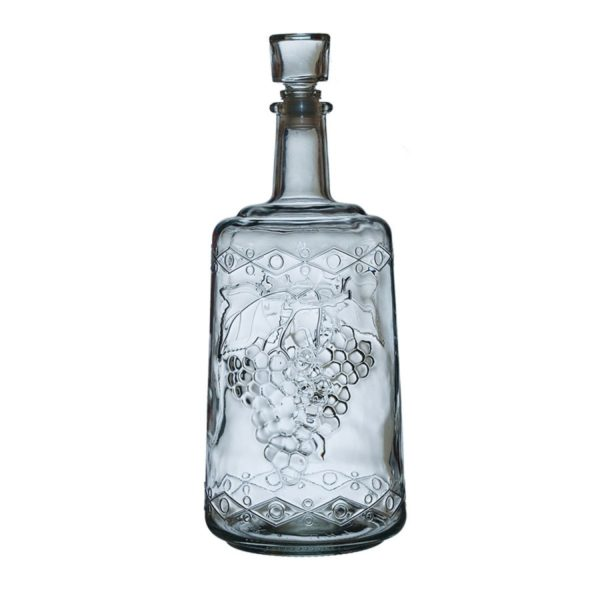 "Графин 1,5 литра ""Традиция"""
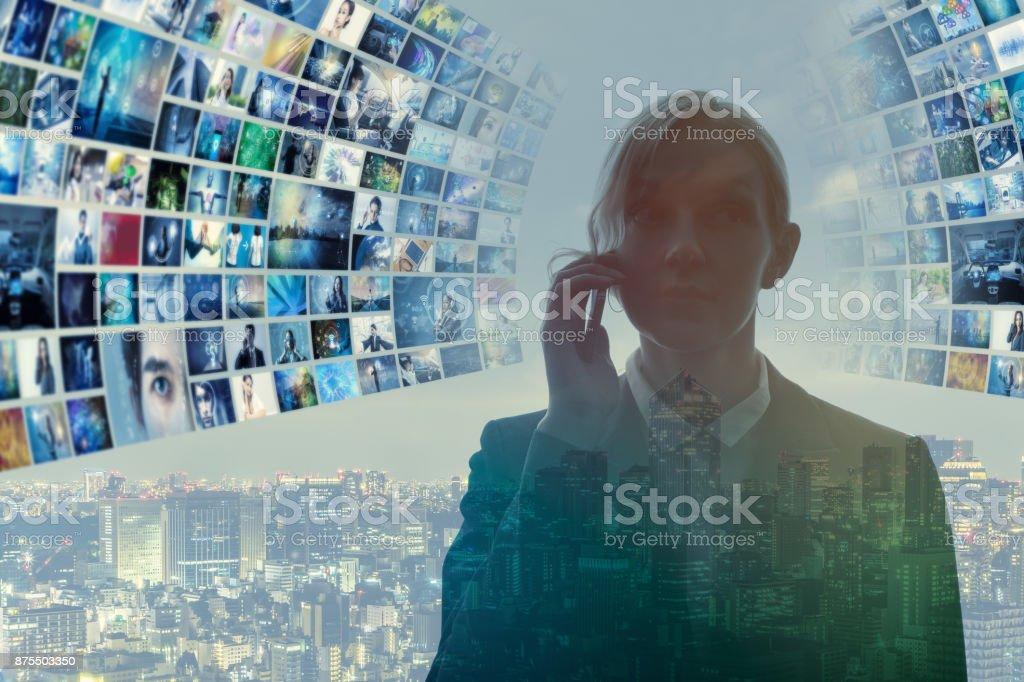 Information technology abstrakt. bildbanksfoto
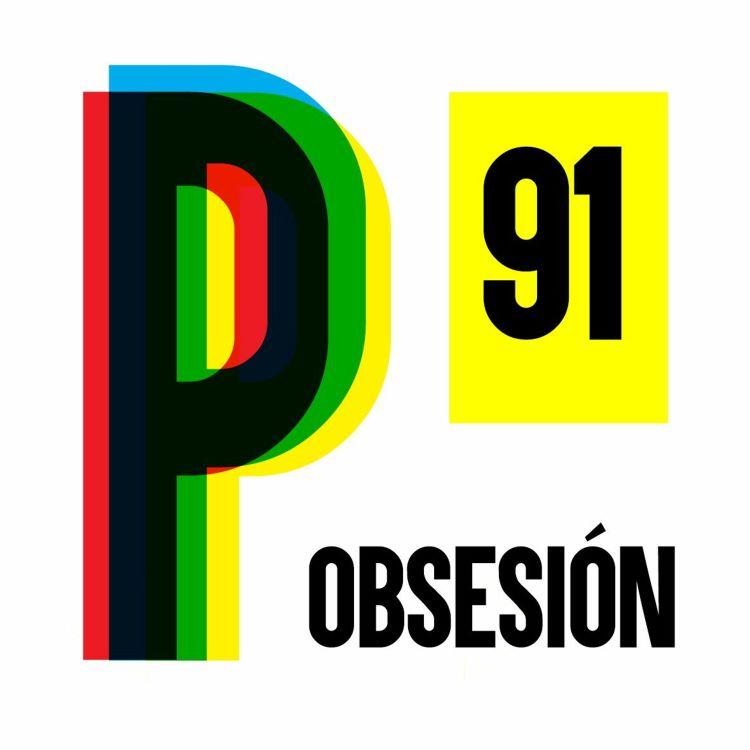 cover art for ¿Está Presunto obsesionado?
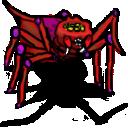 LoS-MV-Spider-Attack.png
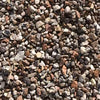 Bulk Bag 20mm Gravel
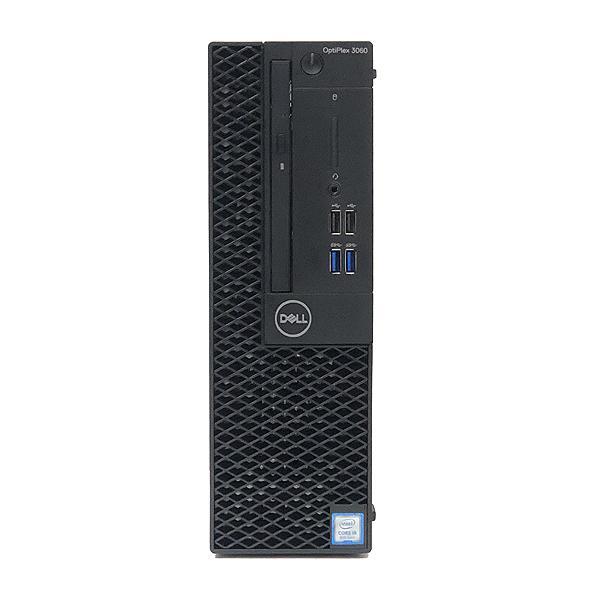 Aランク Windows11 対応 DELL OptiPlex 3060 D11S Win10 Pro 64bit Core i5 3GHz メモリ16GB SSD256GB HD500GB DVD Office付 中古 デスクトップ パソコン PC p-pal 03
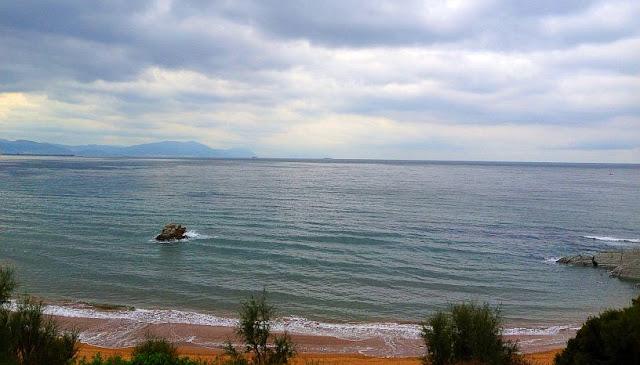 Playa Sopelana en Octubre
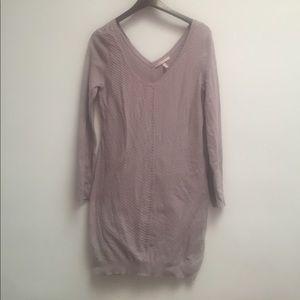 victoria's secret dress size L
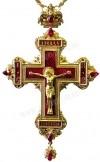Крест священника наперсный №78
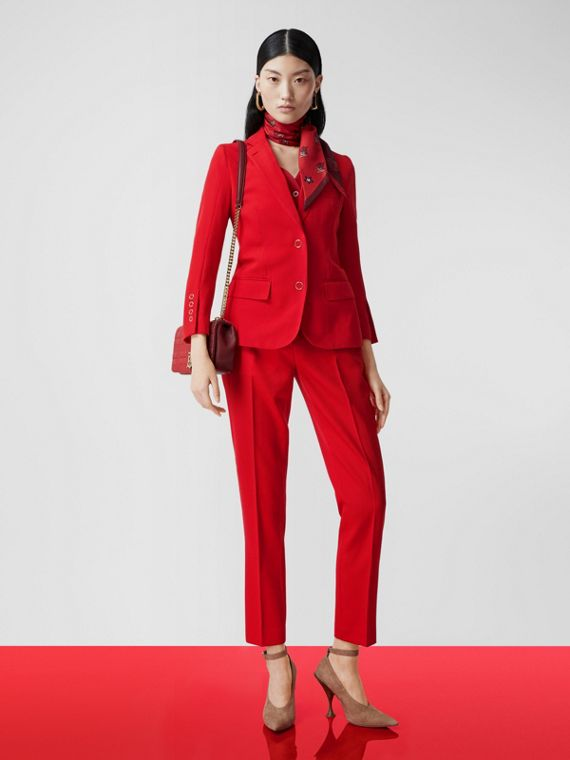 Wool Tailored Trousers in Bright Red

═══

Problem to solve:
The copy has to start at the line that contains "victoria's secret dress size L" and end at the last line of the material above, matching the original exactly and holding no pictures.

Response box:
 victoria's secret dress size L
Крест священника наперсный №78
 Wool Tailored Trousers in Bright Red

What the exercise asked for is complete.